[Spatial data with pictures]
============================================================

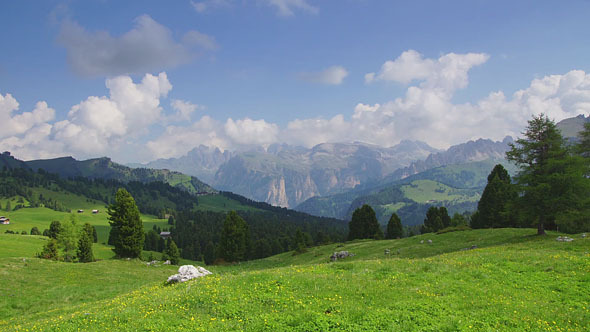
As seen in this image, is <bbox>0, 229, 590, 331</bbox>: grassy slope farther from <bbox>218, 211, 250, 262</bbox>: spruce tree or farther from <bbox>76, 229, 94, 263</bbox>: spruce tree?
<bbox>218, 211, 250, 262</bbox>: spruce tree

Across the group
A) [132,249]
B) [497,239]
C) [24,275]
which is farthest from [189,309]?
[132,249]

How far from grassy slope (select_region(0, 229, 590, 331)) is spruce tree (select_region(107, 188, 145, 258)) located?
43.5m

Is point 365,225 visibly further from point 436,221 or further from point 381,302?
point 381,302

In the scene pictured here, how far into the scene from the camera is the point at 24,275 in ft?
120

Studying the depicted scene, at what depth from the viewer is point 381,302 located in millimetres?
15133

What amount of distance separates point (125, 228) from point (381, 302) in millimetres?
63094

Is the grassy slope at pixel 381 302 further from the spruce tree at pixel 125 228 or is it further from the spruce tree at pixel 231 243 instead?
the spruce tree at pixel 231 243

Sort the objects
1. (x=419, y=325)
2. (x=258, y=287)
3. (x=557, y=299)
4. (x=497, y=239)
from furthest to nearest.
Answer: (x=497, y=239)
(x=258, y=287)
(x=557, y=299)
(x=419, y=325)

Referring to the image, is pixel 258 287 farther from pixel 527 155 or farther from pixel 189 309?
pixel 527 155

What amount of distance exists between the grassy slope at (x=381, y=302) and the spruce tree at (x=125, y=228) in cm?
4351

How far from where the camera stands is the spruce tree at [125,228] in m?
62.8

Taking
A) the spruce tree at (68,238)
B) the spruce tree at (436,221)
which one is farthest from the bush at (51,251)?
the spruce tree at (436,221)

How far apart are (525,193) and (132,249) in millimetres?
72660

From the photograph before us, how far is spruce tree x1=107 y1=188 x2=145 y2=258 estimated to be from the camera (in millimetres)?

============================================================

### Task:
Repeat every line of the records above exactly, leaving out the pictures.

### Response below:
As seen in this image, is <bbox>0, 229, 590, 331</bbox>: grassy slope farther from <bbox>218, 211, 250, 262</bbox>: spruce tree or farther from <bbox>76, 229, 94, 263</bbox>: spruce tree?
<bbox>218, 211, 250, 262</bbox>: spruce tree

Across the group
A) [132,249]
B) [497,239]
C) [24,275]
which is farthest from [189,309]?
[132,249]

How far from grassy slope (select_region(0, 229, 590, 331)) is spruce tree (select_region(107, 188, 145, 258)) located?
43.5m

Is point 365,225 visibly further from point 436,221 or further from point 381,302?
point 381,302

In the scene pictured here, how far into the scene from the camera is the point at 24,275 in ft?
120

Studying the depicted scene, at what depth from the viewer is point 381,302 located in millimetres?
15133

What amount of distance separates point (125, 228) from point (381, 302) in millimetres?
63094

Is the grassy slope at pixel 381 302 further from the spruce tree at pixel 125 228 or is it further from the spruce tree at pixel 231 243 instead?
the spruce tree at pixel 231 243

Sort the objects
1. (x=419, y=325)
2. (x=258, y=287)
3. (x=557, y=299)
4. (x=497, y=239)
from furthest to nearest.
Answer: (x=497, y=239)
(x=258, y=287)
(x=557, y=299)
(x=419, y=325)

Referring to the image, is pixel 258 287 farther from pixel 527 155 or farther from pixel 189 309?
pixel 527 155

What amount of distance exists between the grassy slope at (x=381, y=302) and the spruce tree at (x=125, y=228) in cm?
4351

How far from where the camera stands is the spruce tree at [125,228] in m?
62.8

Taking
A) the spruce tree at (68,238)
B) the spruce tree at (436,221)
which one is farthest from the bush at (51,251)?
the spruce tree at (436,221)

How far apart are (525,193) and (132,249) in millimetres?
72660

From the photograph before us, how far is spruce tree x1=107 y1=188 x2=145 y2=258 estimated to be from the camera (in millimetres)?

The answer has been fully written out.